Choosing the Right Servo Motor for Your Application
The decision between positional and continuous rotation servo motors comes down to the specific requirements of your application. Here are some pointers to help you choose the best motor:
Use a positional rotation servo motor if:
- You must have exact control over the rotational angle.
- The application requires repeatability and accuracy, such as in robotics or CNC machining.
- You are building systems like camera gimbals or steering mechanisms in RC vehicles where precise angular control is essential.
Use a continuous rotation servo motor if:
- You require continuous motion, such as in a mobile robot or conveyor system.
- There is no requirement for exact placement; the main issues are directionality and speed control.
- You are building systems like wheels for robots or simple panning mechanisms where ongoing motion is needed.

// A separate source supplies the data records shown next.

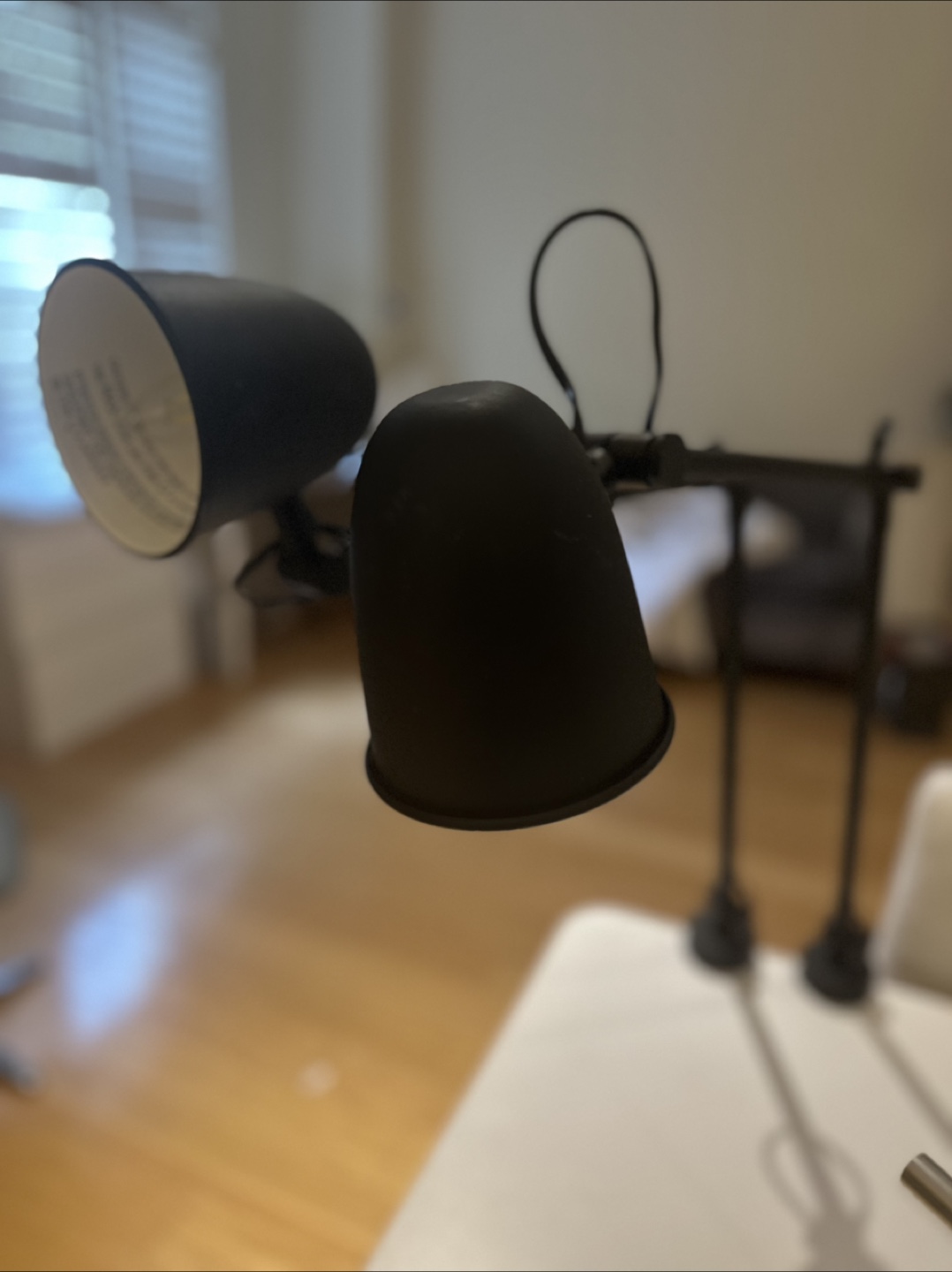 IKEA Skurup Work/Wall Lamp - Black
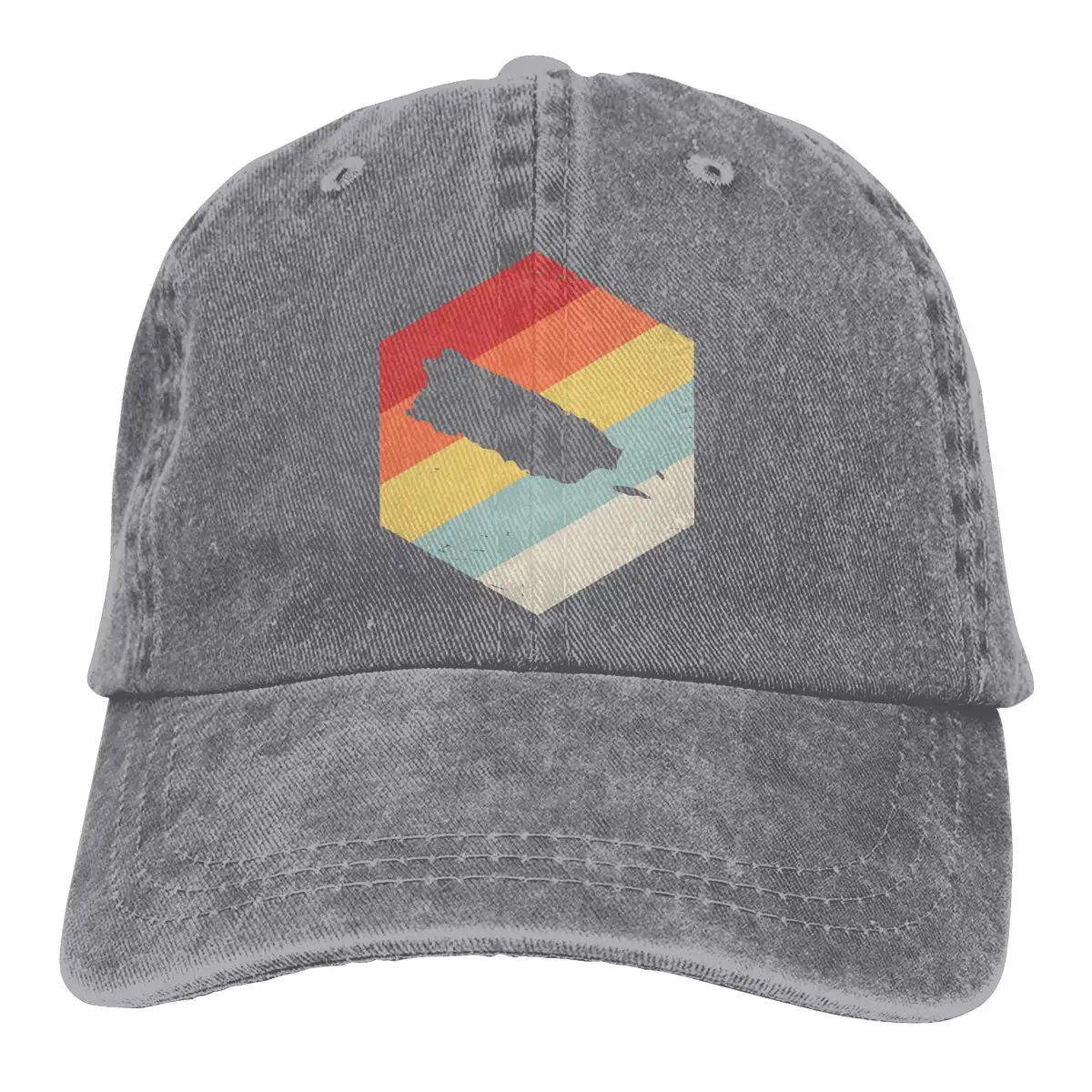 Бейсболки в стиле ретро, с картой, для мужчин и женщин, регулируемые, джинсовая, джинсовая, шляпа для папы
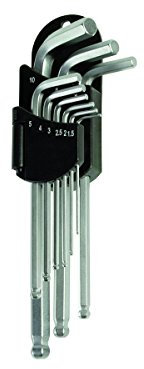 Proteco-Werkzeug® 9 tlg. Winkelschlüssel Stiftschlüssel Sechskantschlüssel Satz mit Kugelkopf und Magnet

Both positional rotation servo motors and continuous rotation servo motors have their unique strengths and limitations, making them suitable for different applications. Continuous rotation servos perform well in applications needing constant motion and speed control, while positional servos are best suited for jobs demanding exact control over angular position. As a servo motor manufacturer, understanding the differences between these two types of motors can help you make informed decisions based on your specific needs, whether you are building a robotic system, an RC vehicle, or an automated machine.